Document passage:
#####

Loss of Zmiz1 in mice leads to impaired cortical development and autistic-like behaviors.

De novo mutations in transcriptional regulators are emerging as key risk factors contributing to the etiology of neurodevelopmental disorders. Human genetic studies have recently identified ZMIZ1 and its de novo mutations as causal of a neurodevelopmental syndrome strongly associated with intellectual disability, autism, ADHD, microcephaly, and other developmental anomalies. However, the role of ZMIZ in brain development or how ZMIZ1 mutations cause neurological phenotypes is unknown. Here, we generated a forebrain-specific Zmiz1 mutant mouse model that develops brain abnormalities, including cortical microcephaly, corpus callosum dysgenesis, and abnormal differentiation of upper-layer cortical neurons. Behaviorally, Zmiz1 mutant mice show alterations in motor activity, anxiety, communication, and social interactions with strong sex differences, resembling phenotypes associated with autism. Molecularly, Zmiz1 deficiency leads to transcriptomic changes disrupting neurogenesis, neuron differentiation programs, and synaptic signaling. We identified Zmiz1-mediated downstream regulation of key neurodevelopmental factors, including Lhx2, Auts2, and EfnB2. Importantly, reactivation of the EfnB2 pathway by exogenous EFNB2 recombinant protein rescues the dendritic outgrowth deficits in Zmiz1 mutant cortical neurons. Overall, our in vivo findings provide insight into Zmiz1 function in cortical development and reveal mechanistic underpinnings of ZMIZ1 syndrome, thereby providing valuable information relevant to future studies on this neurodevelopmental disorder.

#####

Task A: In the Zmiz1 abstract, what rescues the dendritic outgrowth deficits in Zmiz1 mutant cortical neurons?
Task B: List every behavioral area in which the Zmiz1 abstract reports alterations in Zmiz1 mutant mice.

Input data:
#####

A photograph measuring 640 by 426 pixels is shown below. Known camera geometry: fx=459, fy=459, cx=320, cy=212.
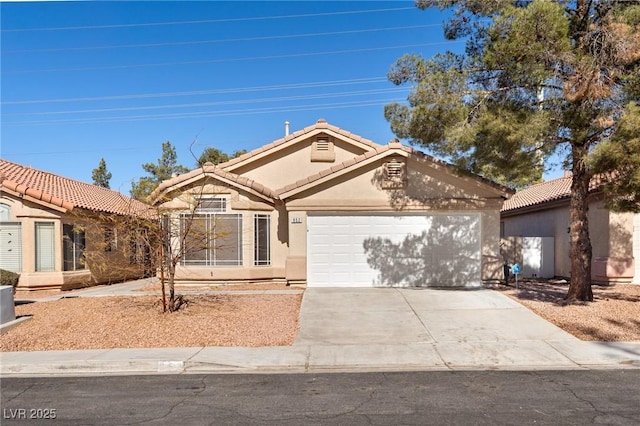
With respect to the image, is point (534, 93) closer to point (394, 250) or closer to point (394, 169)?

#####

Task response A: Exogenous EFNB2 recombinant protein, which reactivates the EfnB2 pathway.

Task response B:
- Motor activity
- Anxiety
- Communication
- Social interactions